Task prompt >> Strip out the pictures and output each remaining line of the data word for word.

Provided material >>

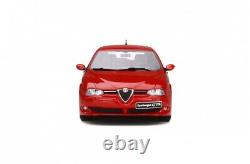 OTTO MOBILE 746 ALFA ROMEO 156 GTA SPORTWAGON resin model car red 2002 Ltd 118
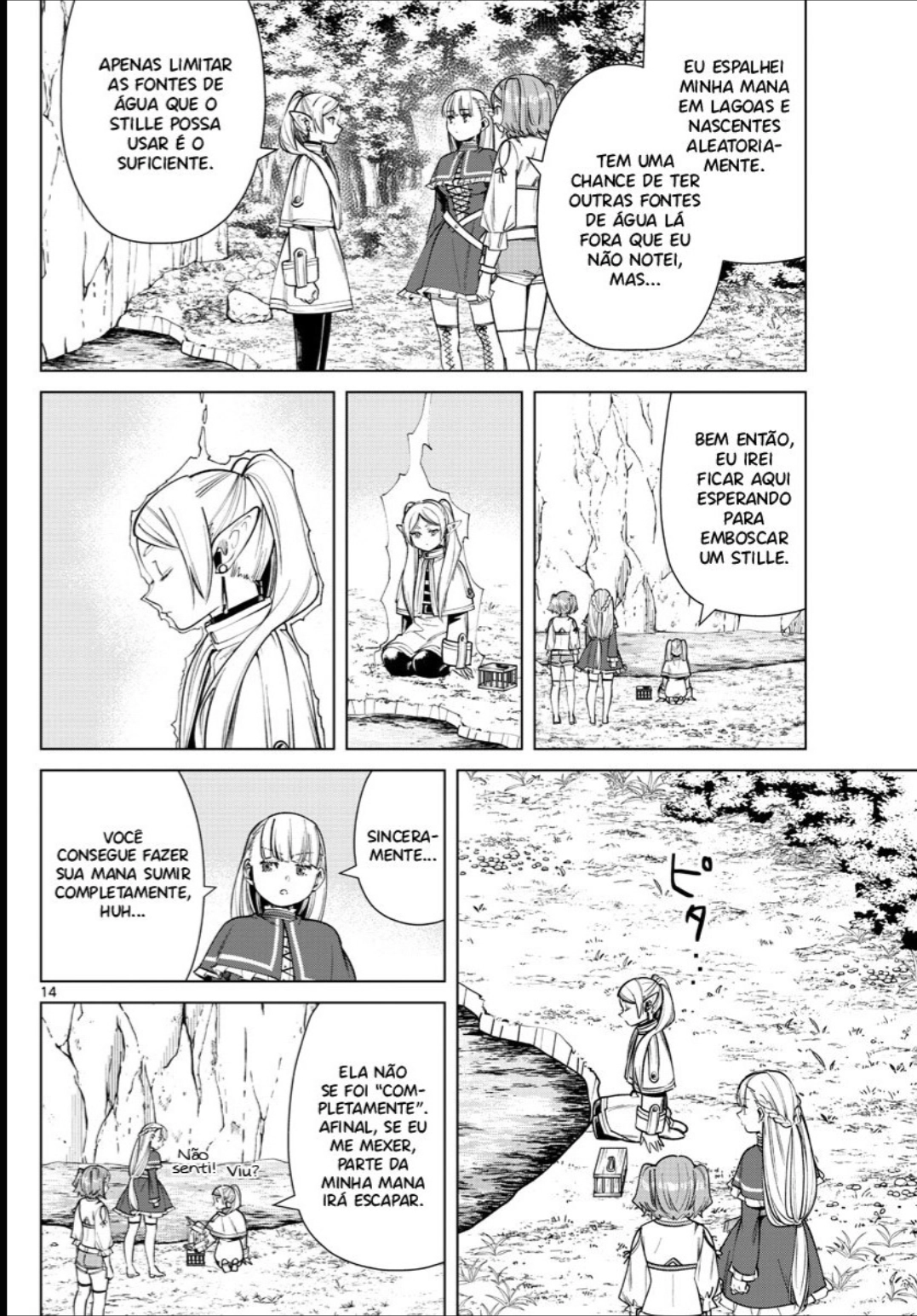 Read Sousou no Frieren PT Manga Online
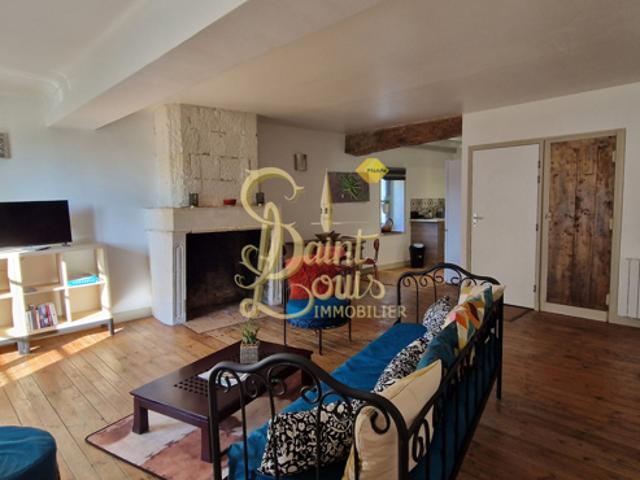 APPARTEMENT T3 MEUBLE DE 87 M2 2 CHAMBRES CELLIER ET ESP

Output of the task >>
 OTTO MOBILE 746 ALFA ROMEO 156 GTA SPORTWAGON resin model car red 2002 Ltd 118
 Read Sousou no Frieren PT Manga Online
 APPARTEMENT T3 MEUBLE DE 87 M2 2 CHAMBRES CELLIER ET ESP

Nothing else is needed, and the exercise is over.